Esto era uno que crió un cocodrilo en su casa. Los motivos son secundarios: digamos que el sujeto en cuestión amaba el peligro o las excentricidades, digamos que le sobraba espacio en el corredor, digamos que el pelo de gato le provocaba alergia y que él deseaba la compañía de una mascota. Los cocodrilos son animales dóciles, hermosos a su modo y la mar de amables, si se los sabe llevar. El sujeto en cuestión no hacía más que ponderar las virtudes de su atento cocodrilo a todas las visitas que acudían a verle reptar bajo las patas de la cama. Le limpiaba el lomo, que parecía un bolso de señora, con cepillos y bayetas, y repasaba la poderosa fila de dientes que le sobresalía del hocico ayudándose de los mismos instrumentos con que sacaba la grasa a las cacerolas. Era muy hermoso el cocodrilo, era muy sencillo convivir con el cocodrilo, pacífico y estéril, si uno se plegaba a ciertos rituales y marcaba ciertos márgenes que no se debían rebasar. ¿Y por qué no? La gente convive con perros de presa, con lagartijas, con cucarachas, con su suegra, hasta consigo misma, sin que ese matrimonio irremediable aporte a menudo más satisfacciones que otra cosa: ¿por qué no un cocodrilo? A todo se acostumbra el cuerpo. Así de convencido andaba el sujeto en cuestión hasta que una mañana, al sacarle de paseo por el barrio, el cocodrilo, que era antojadizo, le mordió el pie y se lo arrancó de cuajo. El sujeto en cuestión se molestó mucho: dijo que aquello no podía ser. Que el cocodrilo se había comportado de modo muy violento, y que hasta ahí podíamos llegar. Que los cocodrilos limpios y con la boca cerrada sí tienen autorización para coexistir con las personas, pero nada más allá: qué falta de civilización, de decoro y de sentido democrático, los cocodrilos que dan bocados.

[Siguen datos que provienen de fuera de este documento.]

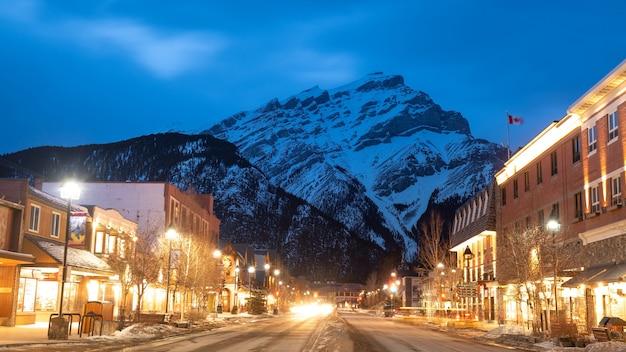 Banff avenue, banff, alberta, kanada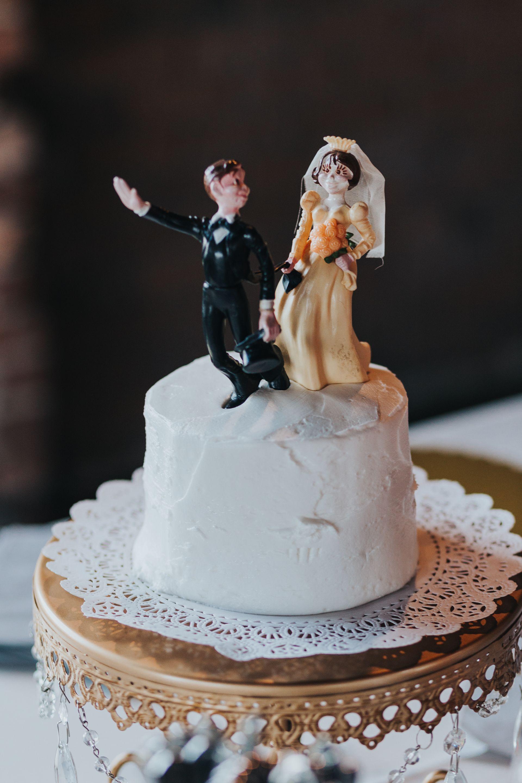 natural elegance in nashville white wedding cakes wedding and grooms. Black Bedroom Furniture Sets. Home Design Ideas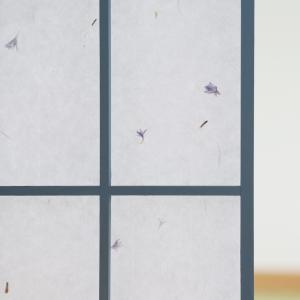 白地の和紙に、コーンフラワーのドライハーブが漉き込まれた障子紙です。こちらの障子紙は、障子のりで貼る...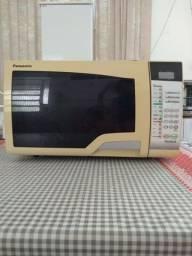 Título do anúncio: Micro ondas Panasonic 200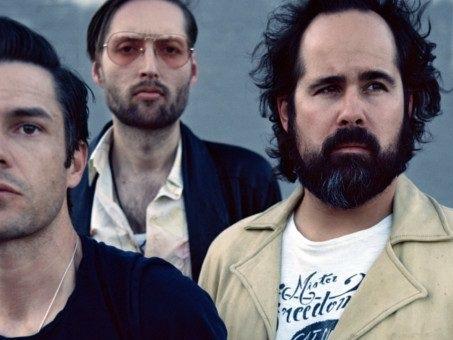 Video, testo e traduzione di Land Of The Free dei The Killers, una ballad dall'emotività gospel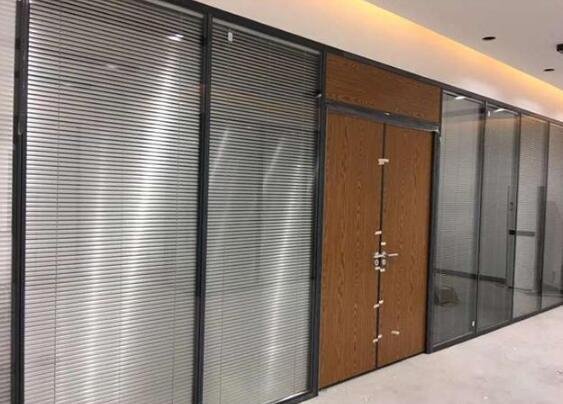 铝合金玻璃隔间安装要注意的事项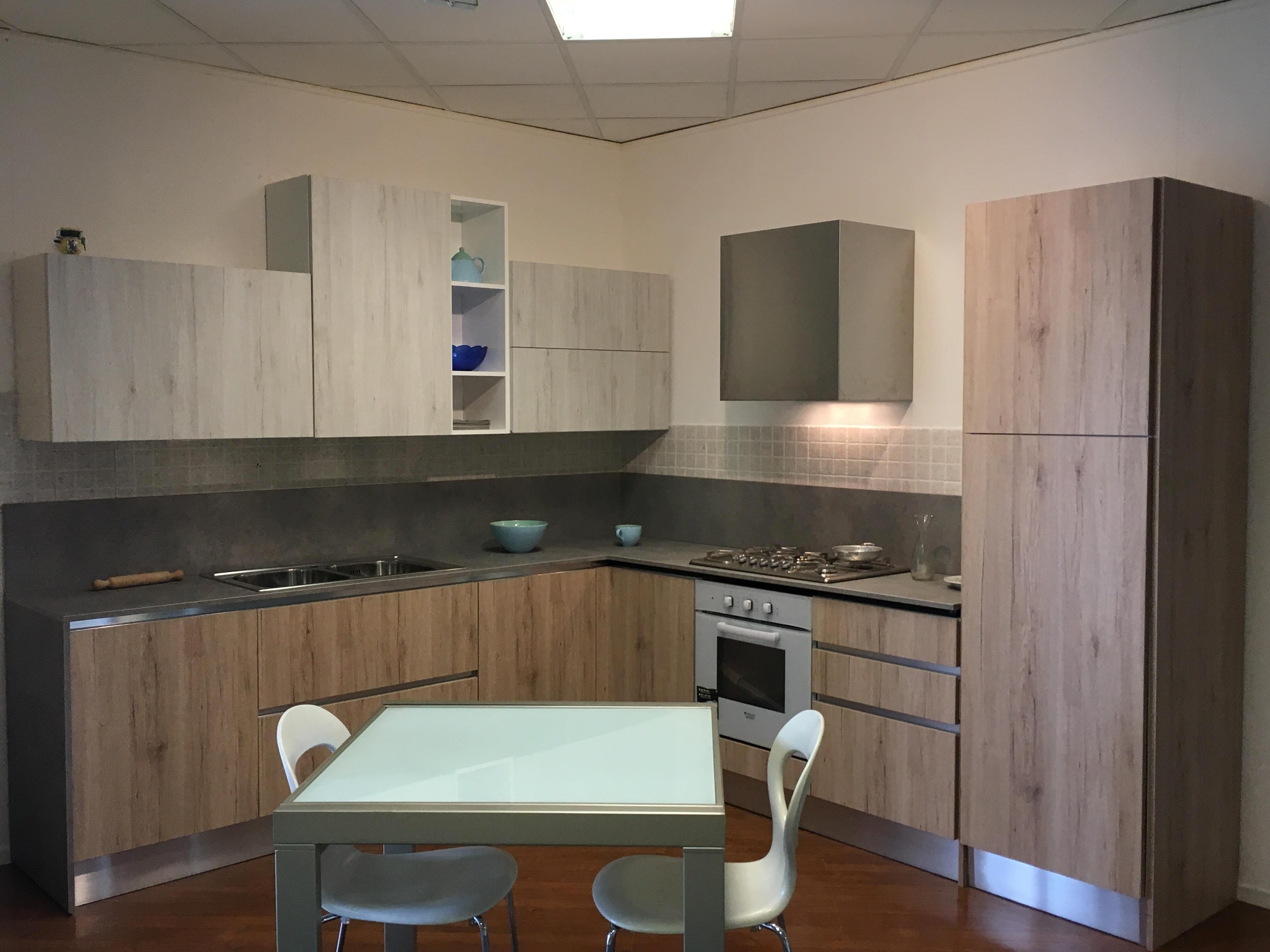 Cucina astra cucine sp22 in offerta cucine a prezzi scontati - Composizione cucina ad angolo ...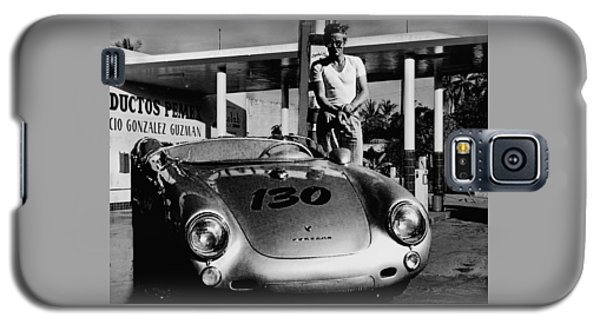 James Dean Filling His Spyder With Gas In Black And White Galaxy S5 Case by Doc Braham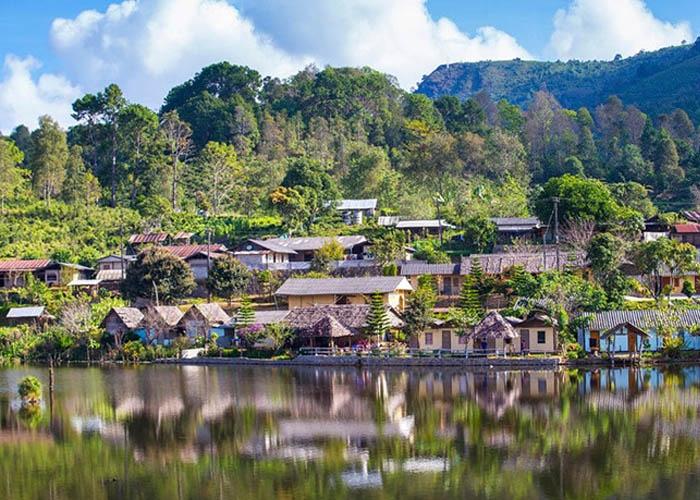 Thị trấn Pai yên bình và xinh đẹp. Ảnh: chudu24h.com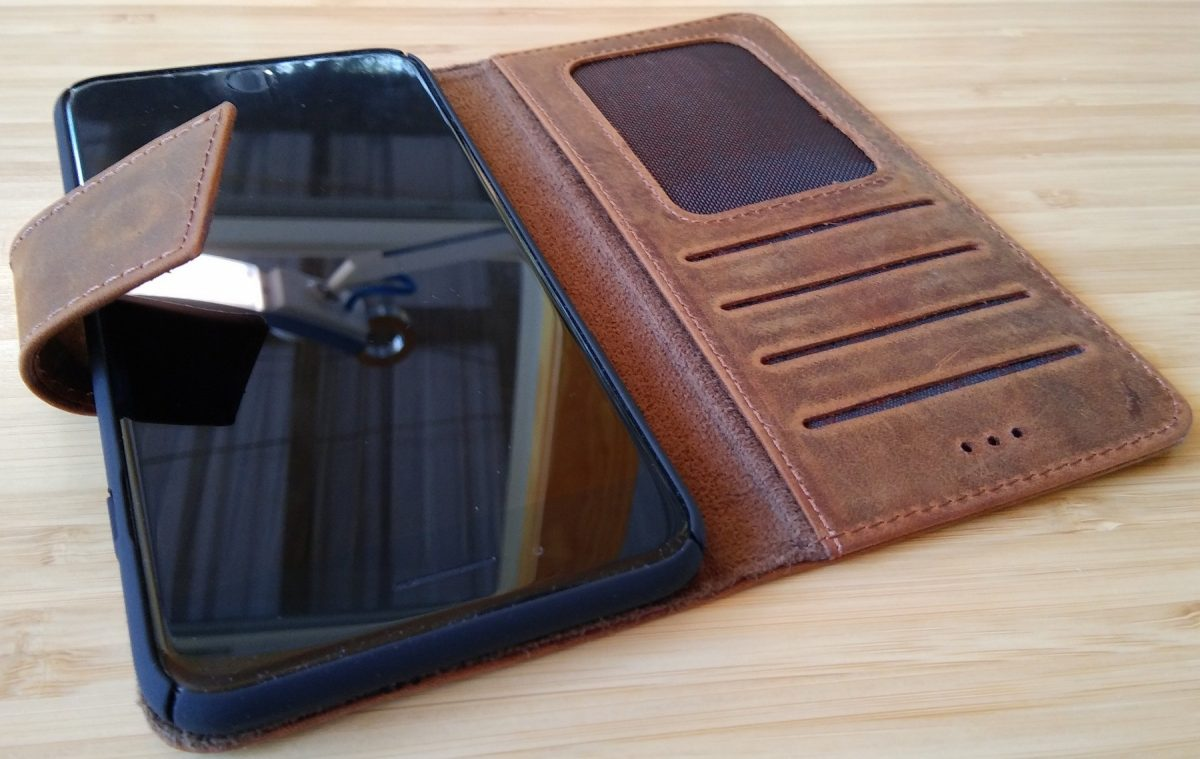 GearDiary Galen Leather: Luxurious Accessories for Your Electronic Devices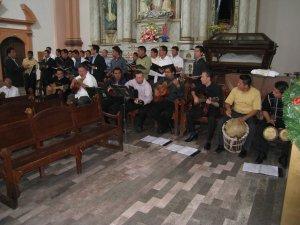 La comunidad de Filosofía del D.F. con su Schola Cantorum fue quien animó la eucaristia con los cantos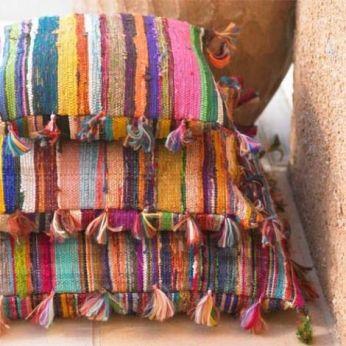bunte Kissen mit Troddeln | 7 STEPS: Die perfekte Mexikanische Dekoration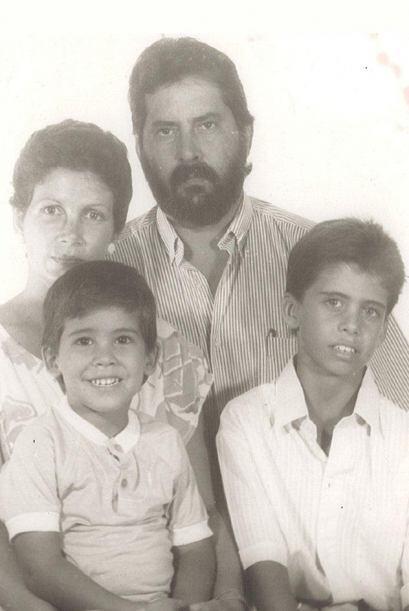 Extraña a su abuelo quien sigue en Cuba.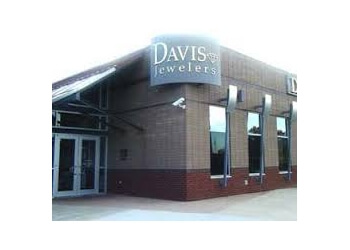 Louisville jewelry Davis Jewelers Inc.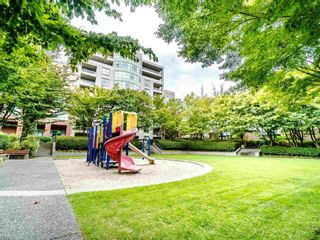 Photo 12: 502 3055 Cambie Street in Vancouver: Fairview VW Condo for sale (Vancouver West)  : MLS®# R2406500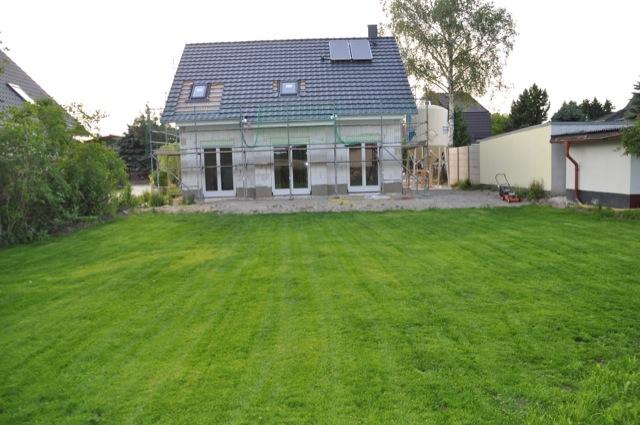 Haus mit Ansicht vom Rasen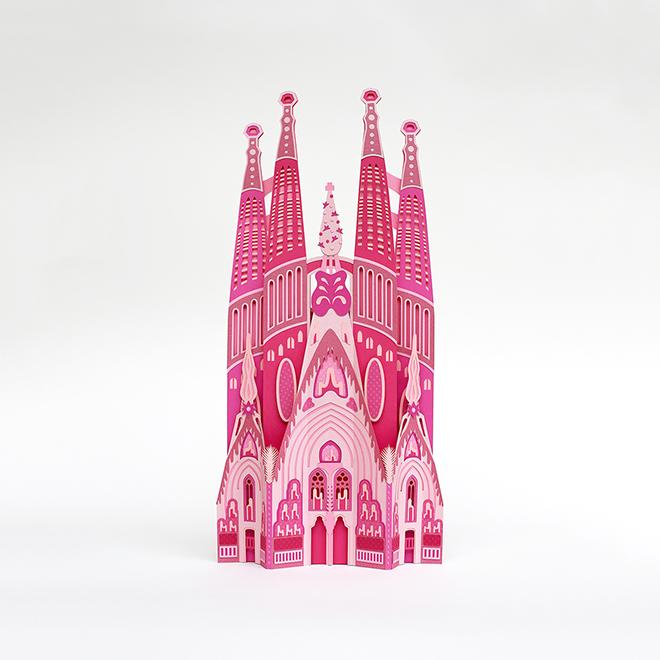 Sagrada Família rózsaszín papírból
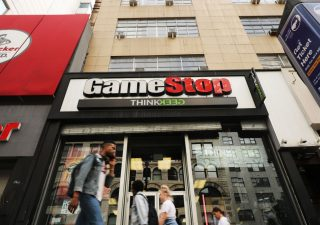 Trader anti-sistema si uniscono contro gli hedge fund e mandano Game Stop in orbita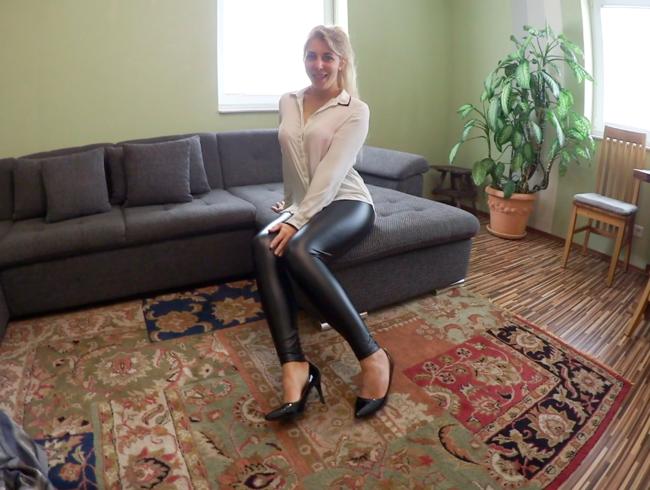 Video Thumbnail NEUEN ARBEITSKOLLEGEN VERFÜHRT - XXL-LADUNG auf LEDER-LEGGINGS-ARSCH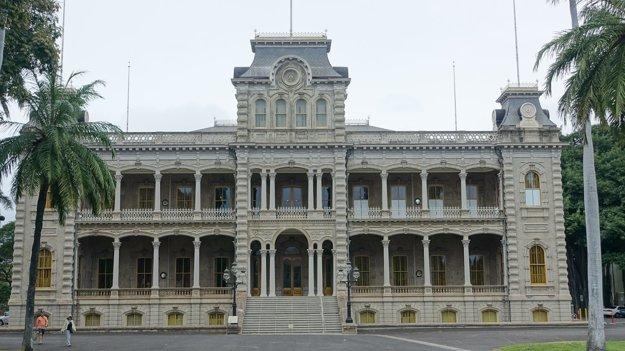 Kráľovský palác Iolani v Honolulu postavený v roku 1882 v havajskej renesančnej architektúre
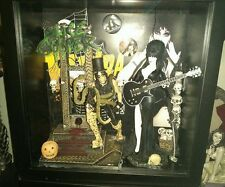 ELVIRA Mistress of the Dark Custom Figure Creations Shadow box W/ Alice Cooper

Hasta hace una semana, los indignados del 15-M apostados bajo las setas de la Encarnación, en Sevilla, despertaban unánimemente la simpatía de sus vecinos. Qué muchachos más majos, luchando por sus ideales, y a pesar de los tatuajes y las rastas, fíjate, un montón de educados y hasta respetuosos con las viejecitas. Allá iba la gente, a llevarles de comer y prestarles mantitas para el relente, y se sumaba a sus palmas y timbales cuando había jarana o algo que reivindicar. Pero ya no. Ahora, literalmente, los indignados de las setas apestan. La Asociación de Vecinos del Entorno Regina, que son los que viven pared con pared con los idealistas del campamento, denuncian que la plaza está impracticable y que apenas pueden respirar a causa del hedor a orina y excrementos. Por no hablar de la basura, el ruido, las pintas, esas cosas. Sacyr, la empresa que gestiona el Metropol Parasol, también empieza a inquietarse y alega que tanta greña alrededor del monumento resta tirón turístico, con lo que ello implica de doloso para las arcas del municipio. El 15-M ha perdido arrastre, y eso porque ha comenzado a morder: porque el cocodrilo es decorativo, distinguido y bueno mientras permanece aletargado en el salón, sin dar mayores muestras de presencia que sus brillantes escamas sobre los rizos de la alfombra. Qué justo y qué noble era todo lo que los indignados exigían en segundo plano, sin la necesidad perentoria de atender sus reclamaciones, sin que estorbaran de veras mientras se proseguía la eterna liturgia de nombrar gestores corruptos y recortar a tijeretazos la capacidad de supervivencia de los desfavorecidos: y qué maldad y qué estulticia y qué pisoteo al gobierno-representativo-de-todos-los-ciudadanos cuando, cansados de gritar en sordina, dan un zarpazo para que los escuchen en serio. Entonces huelen, entonces molestan. Entonces se vuelven enemigos automáticos de la diosa invisible que a todos nos ampara bajo su égida, la democracia de inmaculada concepción.